____ Given passage

An inevitable limitation of a book of this sort is that it will omit much of interest and importance (there is a reason why short books on Burke are rare).29 The omissions in this case concern both texts and themes. In relation to the first, I have tried as best I can to communicate the breadth and variety of Burke’s political theorizing. Faced with the sheer bulk of his writings and speeches (the Langford edition of the Writings and Speeches is spread over nine lengthy volumes) I have had to devote less space to some works that are often assumed to be canonical. A usable introduction to Burke, for example, could focus almost exclusively on his most celebrated work, the Reflections on the Revolution in France. But that kind of focus risks distorting what made Burke significant in his own day and potentially of significance to ours. The Reflections was so hotly anticipated precisely because Burke was already a colossal figure on the British political scene and whatever he had to say about the French Revolution was always going to carry some weight. Any introduction to Burke truly worth its salt has to discuss at least some of the works that earned him that reputation in the first place. I have also found that gaining a rounder picture of Burke as a thinker requires examining his more minor speeches, unpublished texts (such as his draft reform of the slave trade), and private correspondence. Although some of his letters were undoubtedly written with an eye to publication (the Letters to Sir Hercules Langrishe are an example) Burke was often more unguarded in his letters than on the printed page or on the floor of the House of Commons and gave vent there to ideas that never made it into his more public performances.
I have also had to be selective in my thematic focus. Following the recent trend in Burke scholarship, the themes of conquest, colonization, and imperial governance will receive as much attention as more well-worn themes such as representation, revolution, and reform. In some cases, I have touched more lightly on a theme because explaining its importance to Burke would require more fine-grained contextualization than an introductory book of this sort could bear. More often, however, I neglect a theme only because it has been so ably handled elsewhere. In still other cases – such as Burke’s economic thought and religious thought – both considerations applied.30 Where possible, I have guided readers to more in-depth treatments of these themes in the endnotes.

________

Set task 1 - Transcribe the part of the Burke passage starting with "I have also had" and going on through "in the endnotes.".
Set task 2 -
Answer these questions from the Burke passage:
(a) Over how many volumes is the Langford edition of the Writings and Speeches spread?
(b) Which letters are given as an example of ones written with an eye to publication?
(c) Which two areas of Burke's thought are named as cases where both considerations applied?

____ Extracted entries

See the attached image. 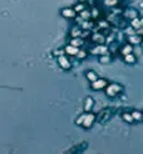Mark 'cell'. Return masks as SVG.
<instances>
[{"instance_id":"603a6c76","label":"cell","mask_w":143,"mask_h":154,"mask_svg":"<svg viewBox=\"0 0 143 154\" xmlns=\"http://www.w3.org/2000/svg\"><path fill=\"white\" fill-rule=\"evenodd\" d=\"M99 62L100 63H108L109 62V58L108 57H103V55H102V57L99 58Z\"/></svg>"},{"instance_id":"5bb4252c","label":"cell","mask_w":143,"mask_h":154,"mask_svg":"<svg viewBox=\"0 0 143 154\" xmlns=\"http://www.w3.org/2000/svg\"><path fill=\"white\" fill-rule=\"evenodd\" d=\"M132 50H133V46L128 44V45H126V46H123V49H122V54H123V55L129 54V53H132Z\"/></svg>"},{"instance_id":"e0dca14e","label":"cell","mask_w":143,"mask_h":154,"mask_svg":"<svg viewBox=\"0 0 143 154\" xmlns=\"http://www.w3.org/2000/svg\"><path fill=\"white\" fill-rule=\"evenodd\" d=\"M123 119L126 120V122H128V123H132L133 122V118H132V115L129 114V113H123Z\"/></svg>"},{"instance_id":"ba28073f","label":"cell","mask_w":143,"mask_h":154,"mask_svg":"<svg viewBox=\"0 0 143 154\" xmlns=\"http://www.w3.org/2000/svg\"><path fill=\"white\" fill-rule=\"evenodd\" d=\"M124 60H126V63H129V64H133L136 62V57L133 55L132 53H129V54H126L124 55Z\"/></svg>"},{"instance_id":"7a4b0ae2","label":"cell","mask_w":143,"mask_h":154,"mask_svg":"<svg viewBox=\"0 0 143 154\" xmlns=\"http://www.w3.org/2000/svg\"><path fill=\"white\" fill-rule=\"evenodd\" d=\"M94 119H95V115H94V114H92V113L84 114V118H83V122H82L83 127H84V128H89L90 125L93 124Z\"/></svg>"},{"instance_id":"7402d4cb","label":"cell","mask_w":143,"mask_h":154,"mask_svg":"<svg viewBox=\"0 0 143 154\" xmlns=\"http://www.w3.org/2000/svg\"><path fill=\"white\" fill-rule=\"evenodd\" d=\"M117 4V0H105V5L108 6H113Z\"/></svg>"},{"instance_id":"3957f363","label":"cell","mask_w":143,"mask_h":154,"mask_svg":"<svg viewBox=\"0 0 143 154\" xmlns=\"http://www.w3.org/2000/svg\"><path fill=\"white\" fill-rule=\"evenodd\" d=\"M104 87H107V80L105 79H95L94 82H92V88L94 90H100Z\"/></svg>"},{"instance_id":"d6986e66","label":"cell","mask_w":143,"mask_h":154,"mask_svg":"<svg viewBox=\"0 0 143 154\" xmlns=\"http://www.w3.org/2000/svg\"><path fill=\"white\" fill-rule=\"evenodd\" d=\"M80 16H82V19H89V16H90V14L89 11H87V10H82L80 11Z\"/></svg>"},{"instance_id":"9a60e30c","label":"cell","mask_w":143,"mask_h":154,"mask_svg":"<svg viewBox=\"0 0 143 154\" xmlns=\"http://www.w3.org/2000/svg\"><path fill=\"white\" fill-rule=\"evenodd\" d=\"M83 43V41L78 38V36H75V38H73L72 40H70V45H73V46H79L80 44Z\"/></svg>"},{"instance_id":"6da1fadb","label":"cell","mask_w":143,"mask_h":154,"mask_svg":"<svg viewBox=\"0 0 143 154\" xmlns=\"http://www.w3.org/2000/svg\"><path fill=\"white\" fill-rule=\"evenodd\" d=\"M107 95L108 97H114L116 94H118L119 92H121V87L118 85V84H110V85H107Z\"/></svg>"},{"instance_id":"4fadbf2b","label":"cell","mask_w":143,"mask_h":154,"mask_svg":"<svg viewBox=\"0 0 143 154\" xmlns=\"http://www.w3.org/2000/svg\"><path fill=\"white\" fill-rule=\"evenodd\" d=\"M92 106H93V99H90V98H88V99L85 100V106H84L85 111H89V110L92 109Z\"/></svg>"},{"instance_id":"ffe728a7","label":"cell","mask_w":143,"mask_h":154,"mask_svg":"<svg viewBox=\"0 0 143 154\" xmlns=\"http://www.w3.org/2000/svg\"><path fill=\"white\" fill-rule=\"evenodd\" d=\"M93 40L94 41H99V43H103L104 41V38L100 34H95V35H93Z\"/></svg>"},{"instance_id":"30bf717a","label":"cell","mask_w":143,"mask_h":154,"mask_svg":"<svg viewBox=\"0 0 143 154\" xmlns=\"http://www.w3.org/2000/svg\"><path fill=\"white\" fill-rule=\"evenodd\" d=\"M128 40H129L131 44H139V43H141V38H139V36H137V35L129 36V38H128Z\"/></svg>"},{"instance_id":"cb8c5ba5","label":"cell","mask_w":143,"mask_h":154,"mask_svg":"<svg viewBox=\"0 0 143 154\" xmlns=\"http://www.w3.org/2000/svg\"><path fill=\"white\" fill-rule=\"evenodd\" d=\"M99 26L100 28H108V23L107 21H99Z\"/></svg>"},{"instance_id":"d4e9b609","label":"cell","mask_w":143,"mask_h":154,"mask_svg":"<svg viewBox=\"0 0 143 154\" xmlns=\"http://www.w3.org/2000/svg\"><path fill=\"white\" fill-rule=\"evenodd\" d=\"M79 1H80V3H84V1H85V0H79Z\"/></svg>"},{"instance_id":"9c48e42d","label":"cell","mask_w":143,"mask_h":154,"mask_svg":"<svg viewBox=\"0 0 143 154\" xmlns=\"http://www.w3.org/2000/svg\"><path fill=\"white\" fill-rule=\"evenodd\" d=\"M131 115H132V118H133V120H142V113L141 111H138V110H134V111H132L131 113Z\"/></svg>"},{"instance_id":"277c9868","label":"cell","mask_w":143,"mask_h":154,"mask_svg":"<svg viewBox=\"0 0 143 154\" xmlns=\"http://www.w3.org/2000/svg\"><path fill=\"white\" fill-rule=\"evenodd\" d=\"M58 63H59V65H60L63 69H69V68H70V63H69V60L67 59V57L59 55V57H58Z\"/></svg>"},{"instance_id":"2e32d148","label":"cell","mask_w":143,"mask_h":154,"mask_svg":"<svg viewBox=\"0 0 143 154\" xmlns=\"http://www.w3.org/2000/svg\"><path fill=\"white\" fill-rule=\"evenodd\" d=\"M127 18H131V19H133V18H137V11L136 10H128L126 11V14H124Z\"/></svg>"},{"instance_id":"44dd1931","label":"cell","mask_w":143,"mask_h":154,"mask_svg":"<svg viewBox=\"0 0 143 154\" xmlns=\"http://www.w3.org/2000/svg\"><path fill=\"white\" fill-rule=\"evenodd\" d=\"M85 51H82V50H78V53L75 54V57H78L79 59H83V58H85Z\"/></svg>"},{"instance_id":"8992f818","label":"cell","mask_w":143,"mask_h":154,"mask_svg":"<svg viewBox=\"0 0 143 154\" xmlns=\"http://www.w3.org/2000/svg\"><path fill=\"white\" fill-rule=\"evenodd\" d=\"M78 50H79L78 46H73L70 44H69L68 46H65V53L69 54V55H74V57H75V54L78 53Z\"/></svg>"},{"instance_id":"5b68a950","label":"cell","mask_w":143,"mask_h":154,"mask_svg":"<svg viewBox=\"0 0 143 154\" xmlns=\"http://www.w3.org/2000/svg\"><path fill=\"white\" fill-rule=\"evenodd\" d=\"M62 15L68 18V19H73V18H75V11L70 8H65L62 10Z\"/></svg>"},{"instance_id":"7c38bea8","label":"cell","mask_w":143,"mask_h":154,"mask_svg":"<svg viewBox=\"0 0 143 154\" xmlns=\"http://www.w3.org/2000/svg\"><path fill=\"white\" fill-rule=\"evenodd\" d=\"M107 50H108V49H107V46H97V48L93 50V53H94V54L100 53V54L103 55V53H105Z\"/></svg>"},{"instance_id":"ac0fdd59","label":"cell","mask_w":143,"mask_h":154,"mask_svg":"<svg viewBox=\"0 0 143 154\" xmlns=\"http://www.w3.org/2000/svg\"><path fill=\"white\" fill-rule=\"evenodd\" d=\"M73 10H74L75 13L77 11H82V10H84V5H83V3H79V4H77V5L74 6V9H73Z\"/></svg>"},{"instance_id":"52a82bcc","label":"cell","mask_w":143,"mask_h":154,"mask_svg":"<svg viewBox=\"0 0 143 154\" xmlns=\"http://www.w3.org/2000/svg\"><path fill=\"white\" fill-rule=\"evenodd\" d=\"M131 24H132V28H133V29H139V28L142 26V20L138 19V18H133Z\"/></svg>"},{"instance_id":"8fae6325","label":"cell","mask_w":143,"mask_h":154,"mask_svg":"<svg viewBox=\"0 0 143 154\" xmlns=\"http://www.w3.org/2000/svg\"><path fill=\"white\" fill-rule=\"evenodd\" d=\"M87 79H88V80L92 83V82H94L95 80V79H98V78H97V74L94 73V72H88V73H87Z\"/></svg>"}]
</instances>
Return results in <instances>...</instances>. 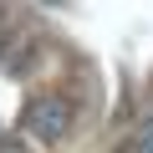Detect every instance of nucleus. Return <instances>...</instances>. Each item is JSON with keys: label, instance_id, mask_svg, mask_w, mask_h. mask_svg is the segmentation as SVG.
Returning a JSON list of instances; mask_svg holds the SVG:
<instances>
[{"label": "nucleus", "instance_id": "obj_3", "mask_svg": "<svg viewBox=\"0 0 153 153\" xmlns=\"http://www.w3.org/2000/svg\"><path fill=\"white\" fill-rule=\"evenodd\" d=\"M0 153H21V148H10V143H5V148H0Z\"/></svg>", "mask_w": 153, "mask_h": 153}, {"label": "nucleus", "instance_id": "obj_2", "mask_svg": "<svg viewBox=\"0 0 153 153\" xmlns=\"http://www.w3.org/2000/svg\"><path fill=\"white\" fill-rule=\"evenodd\" d=\"M128 153H153V117H143V123L128 133Z\"/></svg>", "mask_w": 153, "mask_h": 153}, {"label": "nucleus", "instance_id": "obj_1", "mask_svg": "<svg viewBox=\"0 0 153 153\" xmlns=\"http://www.w3.org/2000/svg\"><path fill=\"white\" fill-rule=\"evenodd\" d=\"M26 133L36 138V143H61L66 138V128H71V102L66 97H56V92H41V97H31L26 102Z\"/></svg>", "mask_w": 153, "mask_h": 153}]
</instances>
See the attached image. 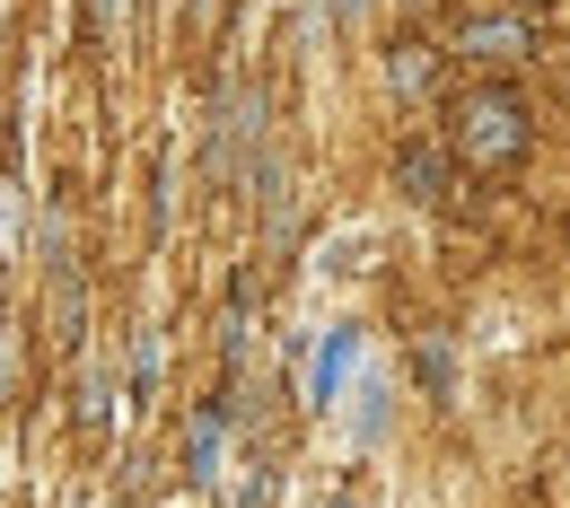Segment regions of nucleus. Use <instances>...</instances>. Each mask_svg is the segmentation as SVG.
<instances>
[{
    "label": "nucleus",
    "mask_w": 570,
    "mask_h": 508,
    "mask_svg": "<svg viewBox=\"0 0 570 508\" xmlns=\"http://www.w3.org/2000/svg\"><path fill=\"white\" fill-rule=\"evenodd\" d=\"M352 360H360V333H334V342L316 351V368H307V395H316V404H334V395H343V377H352Z\"/></svg>",
    "instance_id": "7ed1b4c3"
},
{
    "label": "nucleus",
    "mask_w": 570,
    "mask_h": 508,
    "mask_svg": "<svg viewBox=\"0 0 570 508\" xmlns=\"http://www.w3.org/2000/svg\"><path fill=\"white\" fill-rule=\"evenodd\" d=\"M518 9H544V0H518Z\"/></svg>",
    "instance_id": "39448f33"
},
{
    "label": "nucleus",
    "mask_w": 570,
    "mask_h": 508,
    "mask_svg": "<svg viewBox=\"0 0 570 508\" xmlns=\"http://www.w3.org/2000/svg\"><path fill=\"white\" fill-rule=\"evenodd\" d=\"M448 132H456V149L474 167H509V158H527V141H535V123H527V106L509 88H465Z\"/></svg>",
    "instance_id": "f257e3e1"
},
{
    "label": "nucleus",
    "mask_w": 570,
    "mask_h": 508,
    "mask_svg": "<svg viewBox=\"0 0 570 508\" xmlns=\"http://www.w3.org/2000/svg\"><path fill=\"white\" fill-rule=\"evenodd\" d=\"M395 176H404V193H413V202H439V193H448V158H439L430 141L404 149V158H395Z\"/></svg>",
    "instance_id": "20e7f679"
},
{
    "label": "nucleus",
    "mask_w": 570,
    "mask_h": 508,
    "mask_svg": "<svg viewBox=\"0 0 570 508\" xmlns=\"http://www.w3.org/2000/svg\"><path fill=\"white\" fill-rule=\"evenodd\" d=\"M456 44H465V53H483V62H518V53H535L518 18H465V27H456Z\"/></svg>",
    "instance_id": "f03ea898"
}]
</instances>
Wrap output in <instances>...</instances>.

________

Correct response 1 -
I have also had to be selective in my thematic focus. Following the recent trend in Burke scholarship, the themes of conquest, colonization, and imperial governance will receive as much attention as more well-worn themes such as representation, revolution, and reform. In some cases, I have touched more lightly on a theme because explaining its importance to Burke would require more fine-grained contextualization than an introductory book of this sort could bear. More often, however, I neglect a theme only because it has been so ably handled elsewhere. In still other cases – such as Burke’s economic thought and religious thought – both considerations applied.30 Where possible, I have guided readers to more in-depth treatments of these themes in the endnotes.

Correct response 2 -
(a) Nine lengthy volumes.
(b) The Letters to Sir Hercules Langrishe.
(c) Burke's economic thought and religious thought.